-- Begin MATERIAL SHOWN --
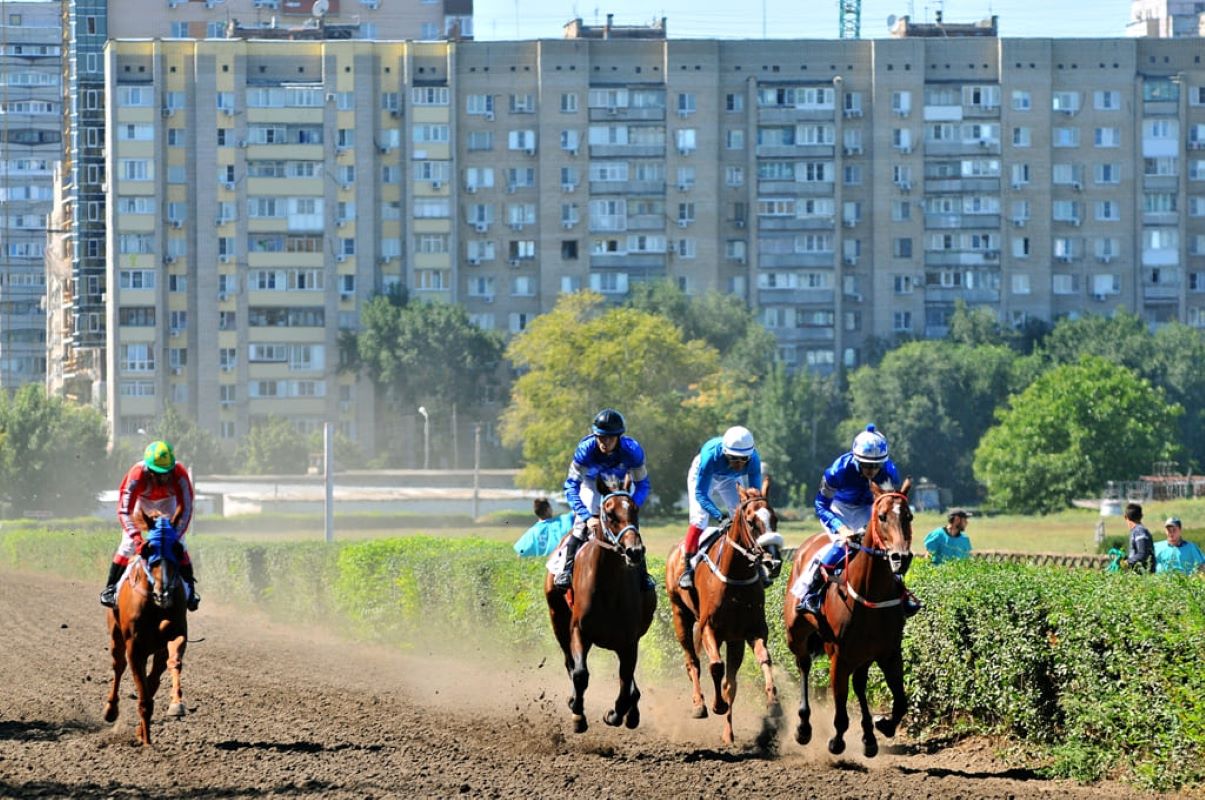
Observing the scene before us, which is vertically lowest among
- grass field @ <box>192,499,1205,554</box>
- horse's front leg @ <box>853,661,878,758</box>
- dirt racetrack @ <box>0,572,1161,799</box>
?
grass field @ <box>192,499,1205,554</box>

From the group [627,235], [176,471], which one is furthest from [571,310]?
[176,471]

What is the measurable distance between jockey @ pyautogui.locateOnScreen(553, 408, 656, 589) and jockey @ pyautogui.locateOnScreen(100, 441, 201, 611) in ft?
9.76

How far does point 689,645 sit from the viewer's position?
16094 mm

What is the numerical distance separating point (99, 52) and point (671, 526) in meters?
53.2

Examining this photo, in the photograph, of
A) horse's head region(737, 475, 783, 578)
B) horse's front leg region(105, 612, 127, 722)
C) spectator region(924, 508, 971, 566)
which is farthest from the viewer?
spectator region(924, 508, 971, 566)

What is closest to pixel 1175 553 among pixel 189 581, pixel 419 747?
pixel 419 747

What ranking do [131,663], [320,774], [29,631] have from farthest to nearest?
[29,631] < [131,663] < [320,774]

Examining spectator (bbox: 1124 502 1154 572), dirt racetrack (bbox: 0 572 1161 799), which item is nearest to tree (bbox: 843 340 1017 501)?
spectator (bbox: 1124 502 1154 572)

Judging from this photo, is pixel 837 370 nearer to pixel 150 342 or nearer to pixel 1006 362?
pixel 1006 362

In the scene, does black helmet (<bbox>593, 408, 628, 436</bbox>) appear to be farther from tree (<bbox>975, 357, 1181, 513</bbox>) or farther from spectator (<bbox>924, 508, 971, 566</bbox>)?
tree (<bbox>975, 357, 1181, 513</bbox>)

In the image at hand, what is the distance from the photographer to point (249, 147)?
10944 centimetres

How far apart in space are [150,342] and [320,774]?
98.5 meters

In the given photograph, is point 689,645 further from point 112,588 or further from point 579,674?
point 112,588

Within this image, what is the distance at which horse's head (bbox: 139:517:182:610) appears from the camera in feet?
49.2
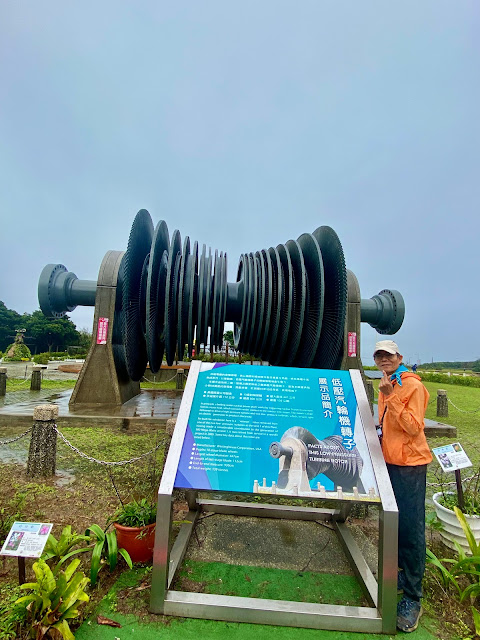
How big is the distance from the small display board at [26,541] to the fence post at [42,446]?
8.23 ft

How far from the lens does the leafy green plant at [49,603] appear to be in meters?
2.01

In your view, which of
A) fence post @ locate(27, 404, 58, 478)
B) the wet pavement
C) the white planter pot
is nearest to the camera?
the white planter pot

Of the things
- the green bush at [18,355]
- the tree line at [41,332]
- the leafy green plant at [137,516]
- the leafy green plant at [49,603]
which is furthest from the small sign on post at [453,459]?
the tree line at [41,332]

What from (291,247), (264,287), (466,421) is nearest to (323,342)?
(264,287)

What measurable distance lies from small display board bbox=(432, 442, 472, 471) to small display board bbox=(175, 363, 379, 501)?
1.15m

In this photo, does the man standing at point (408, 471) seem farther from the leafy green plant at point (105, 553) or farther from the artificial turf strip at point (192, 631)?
the leafy green plant at point (105, 553)

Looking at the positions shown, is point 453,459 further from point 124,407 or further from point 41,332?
point 41,332

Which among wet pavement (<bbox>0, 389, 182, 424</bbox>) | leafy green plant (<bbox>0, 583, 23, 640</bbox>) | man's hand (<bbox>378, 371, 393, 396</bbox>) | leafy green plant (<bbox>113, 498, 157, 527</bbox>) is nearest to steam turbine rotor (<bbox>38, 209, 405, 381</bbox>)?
wet pavement (<bbox>0, 389, 182, 424</bbox>)

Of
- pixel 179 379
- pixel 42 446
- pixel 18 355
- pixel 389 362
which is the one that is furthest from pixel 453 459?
pixel 18 355

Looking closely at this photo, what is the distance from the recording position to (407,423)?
96.3 inches

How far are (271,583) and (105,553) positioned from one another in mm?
1301

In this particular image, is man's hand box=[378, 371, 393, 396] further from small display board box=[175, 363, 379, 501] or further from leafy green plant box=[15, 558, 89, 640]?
leafy green plant box=[15, 558, 89, 640]

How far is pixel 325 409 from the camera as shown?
278 centimetres

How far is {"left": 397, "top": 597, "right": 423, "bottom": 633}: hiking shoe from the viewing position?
232 centimetres
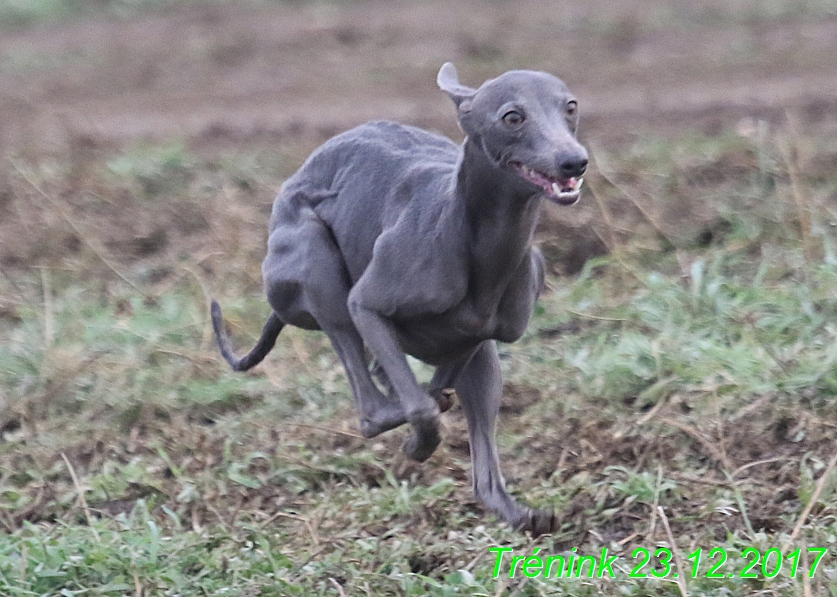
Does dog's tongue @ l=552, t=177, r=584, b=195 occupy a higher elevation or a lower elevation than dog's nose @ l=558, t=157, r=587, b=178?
lower

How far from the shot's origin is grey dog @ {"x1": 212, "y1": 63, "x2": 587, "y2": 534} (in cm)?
405

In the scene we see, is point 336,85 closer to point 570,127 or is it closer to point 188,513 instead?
point 188,513

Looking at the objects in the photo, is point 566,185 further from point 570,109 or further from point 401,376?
point 401,376

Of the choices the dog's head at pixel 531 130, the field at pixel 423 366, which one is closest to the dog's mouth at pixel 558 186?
the dog's head at pixel 531 130

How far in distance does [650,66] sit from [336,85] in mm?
2850

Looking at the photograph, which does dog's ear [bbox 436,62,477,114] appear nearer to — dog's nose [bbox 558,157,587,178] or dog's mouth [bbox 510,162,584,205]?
dog's mouth [bbox 510,162,584,205]

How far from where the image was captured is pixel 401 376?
14.3ft

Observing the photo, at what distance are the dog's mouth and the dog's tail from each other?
5.06 ft

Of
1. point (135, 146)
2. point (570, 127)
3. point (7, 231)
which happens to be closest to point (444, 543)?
point (570, 127)

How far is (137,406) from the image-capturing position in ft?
22.9

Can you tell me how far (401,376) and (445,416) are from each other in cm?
239

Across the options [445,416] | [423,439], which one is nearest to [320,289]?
[423,439]

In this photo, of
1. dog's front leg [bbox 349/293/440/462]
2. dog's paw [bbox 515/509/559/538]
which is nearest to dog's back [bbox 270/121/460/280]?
dog's front leg [bbox 349/293/440/462]

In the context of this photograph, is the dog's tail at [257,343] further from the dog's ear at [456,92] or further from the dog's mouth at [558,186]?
the dog's mouth at [558,186]
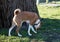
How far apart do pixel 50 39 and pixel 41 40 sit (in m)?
0.39

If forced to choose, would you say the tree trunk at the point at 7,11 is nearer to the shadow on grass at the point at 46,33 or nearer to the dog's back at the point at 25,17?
the shadow on grass at the point at 46,33

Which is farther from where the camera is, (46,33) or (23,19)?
(46,33)

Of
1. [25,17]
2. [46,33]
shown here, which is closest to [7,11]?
[25,17]

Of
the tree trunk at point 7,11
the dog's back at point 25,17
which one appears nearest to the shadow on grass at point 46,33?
the tree trunk at point 7,11

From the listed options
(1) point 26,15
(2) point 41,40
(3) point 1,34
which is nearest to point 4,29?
(3) point 1,34

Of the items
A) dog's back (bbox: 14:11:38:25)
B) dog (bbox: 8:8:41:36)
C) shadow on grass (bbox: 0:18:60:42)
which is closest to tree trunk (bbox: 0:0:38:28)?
shadow on grass (bbox: 0:18:60:42)

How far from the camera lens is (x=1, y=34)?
9.31m

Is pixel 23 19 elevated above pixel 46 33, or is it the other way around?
pixel 23 19

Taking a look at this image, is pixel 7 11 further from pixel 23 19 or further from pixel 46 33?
pixel 46 33

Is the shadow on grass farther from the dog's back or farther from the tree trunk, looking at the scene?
the dog's back

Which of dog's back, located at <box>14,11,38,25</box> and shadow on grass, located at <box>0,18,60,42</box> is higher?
dog's back, located at <box>14,11,38,25</box>

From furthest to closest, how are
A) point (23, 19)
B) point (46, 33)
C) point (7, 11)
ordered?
point (7, 11) < point (46, 33) < point (23, 19)

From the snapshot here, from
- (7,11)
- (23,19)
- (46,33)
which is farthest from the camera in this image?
(7,11)

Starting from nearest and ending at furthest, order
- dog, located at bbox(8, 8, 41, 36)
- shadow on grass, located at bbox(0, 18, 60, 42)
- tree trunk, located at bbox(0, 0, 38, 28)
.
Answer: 1. shadow on grass, located at bbox(0, 18, 60, 42)
2. dog, located at bbox(8, 8, 41, 36)
3. tree trunk, located at bbox(0, 0, 38, 28)
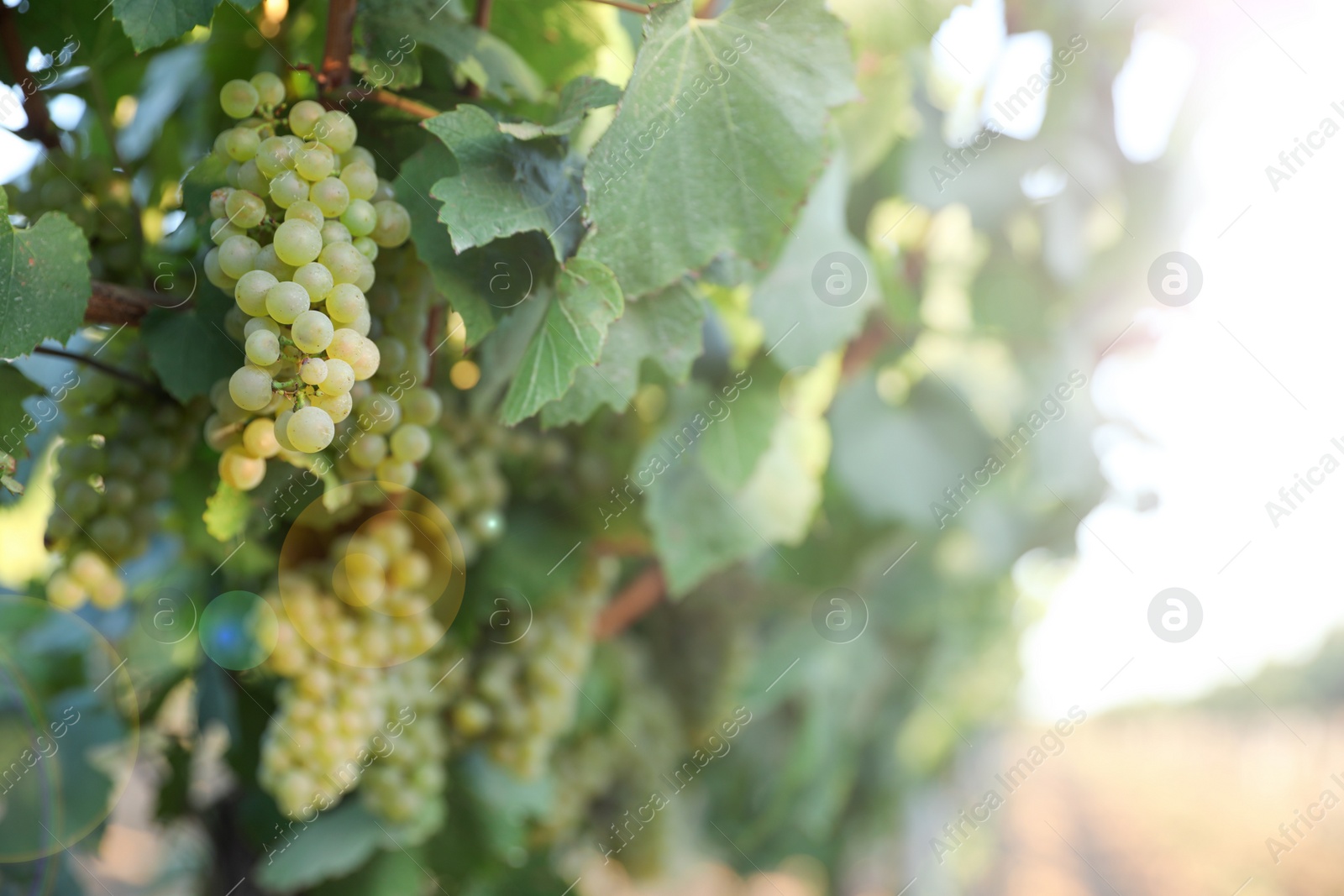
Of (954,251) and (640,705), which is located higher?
(954,251)

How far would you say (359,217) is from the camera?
403mm

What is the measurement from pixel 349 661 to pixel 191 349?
31 cm

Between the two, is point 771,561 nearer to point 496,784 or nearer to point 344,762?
point 496,784

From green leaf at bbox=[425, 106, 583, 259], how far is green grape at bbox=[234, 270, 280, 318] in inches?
3.1

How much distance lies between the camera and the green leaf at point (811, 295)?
77cm

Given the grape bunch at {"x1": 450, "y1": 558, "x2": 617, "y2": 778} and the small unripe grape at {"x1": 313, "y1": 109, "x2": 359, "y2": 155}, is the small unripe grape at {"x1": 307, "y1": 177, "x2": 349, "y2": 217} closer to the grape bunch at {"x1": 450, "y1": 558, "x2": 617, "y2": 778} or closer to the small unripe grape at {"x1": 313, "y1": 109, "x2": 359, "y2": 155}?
the small unripe grape at {"x1": 313, "y1": 109, "x2": 359, "y2": 155}

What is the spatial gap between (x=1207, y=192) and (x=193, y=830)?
1.71m

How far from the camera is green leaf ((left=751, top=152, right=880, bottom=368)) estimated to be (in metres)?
0.77

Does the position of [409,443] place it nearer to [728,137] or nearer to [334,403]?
[334,403]

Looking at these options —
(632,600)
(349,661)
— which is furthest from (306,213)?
(632,600)

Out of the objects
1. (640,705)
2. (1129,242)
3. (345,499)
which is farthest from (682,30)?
(1129,242)

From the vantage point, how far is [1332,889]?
17.3ft

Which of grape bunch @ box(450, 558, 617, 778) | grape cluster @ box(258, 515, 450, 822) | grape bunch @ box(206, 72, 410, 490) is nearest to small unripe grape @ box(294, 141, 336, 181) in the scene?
grape bunch @ box(206, 72, 410, 490)

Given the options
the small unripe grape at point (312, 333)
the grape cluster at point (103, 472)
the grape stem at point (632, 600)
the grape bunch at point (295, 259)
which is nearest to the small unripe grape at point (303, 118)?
the grape bunch at point (295, 259)
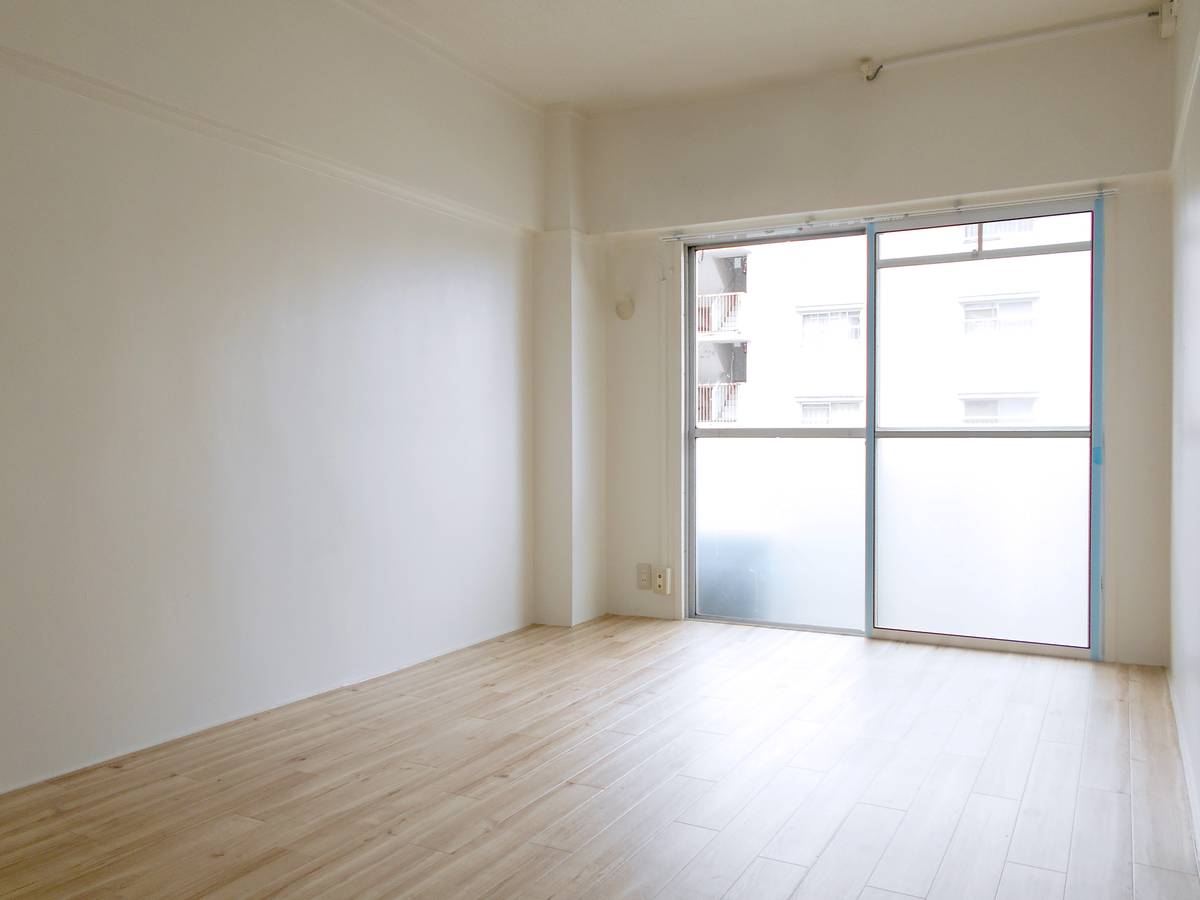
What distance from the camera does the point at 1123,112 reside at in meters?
4.53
-- End MATERIAL SHOWN --
**EXERCISE:**
Retype the lines exactly as they appear, beginning with the line that contains "How far would" and ending with the final line of the entries, and omit the pictures.

**ANSWER FOR THE TASK:**
How far would you say (359,217) is from the camera?
403mm

What is the measurement from pixel 349 661 to pixel 191 349?
31 cm

Between the two, is point 771,561 nearer to point 496,784 or nearer to point 344,762?
point 496,784

From green leaf at bbox=[425, 106, 583, 259], how far is green grape at bbox=[234, 270, 280, 318] in inches?
3.1

How much distance lies between the camera and the green leaf at point (811, 295)?
77cm

Given the grape bunch at {"x1": 450, "y1": 558, "x2": 617, "y2": 778} and the small unripe grape at {"x1": 313, "y1": 109, "x2": 359, "y2": 155}, is the small unripe grape at {"x1": 307, "y1": 177, "x2": 349, "y2": 217} closer to the grape bunch at {"x1": 450, "y1": 558, "x2": 617, "y2": 778} or closer to the small unripe grape at {"x1": 313, "y1": 109, "x2": 359, "y2": 155}?
the small unripe grape at {"x1": 313, "y1": 109, "x2": 359, "y2": 155}

What is the spatial gap between (x=1207, y=192) and (x=193, y=830)?
1.71m

How far from the camera is green leaf ((left=751, top=152, right=880, bottom=368)) estimated to be (in metres)?
0.77

Does the position of [409,443] place it nearer to [728,137] or nearer to [334,403]?
[334,403]

Looking at these options —
(632,600)
(349,661)
— which is furthest from (306,213)?
(632,600)

Out of the objects
1. (640,705)
2. (1129,242)
3. (345,499)
which is farthest from (682,30)?
(1129,242)

From the vantage point, how far is [1332,889]?
17.3ft

Which of grape bunch @ box(450, 558, 617, 778) | grape cluster @ box(258, 515, 450, 822) | grape bunch @ box(206, 72, 410, 490) is nearest to small unripe grape @ box(294, 141, 336, 181) in the scene?
grape bunch @ box(206, 72, 410, 490)

Given the options
the small unripe grape at point (312, 333)
the grape cluster at point (103, 472)
the grape stem at point (632, 600)
the grape bunch at point (295, 259)
which is nearest to the small unripe grape at point (303, 118)?
the grape bunch at point (295, 259)
What distance from the camera does the point at 1123,112 reside at in meters?
4.53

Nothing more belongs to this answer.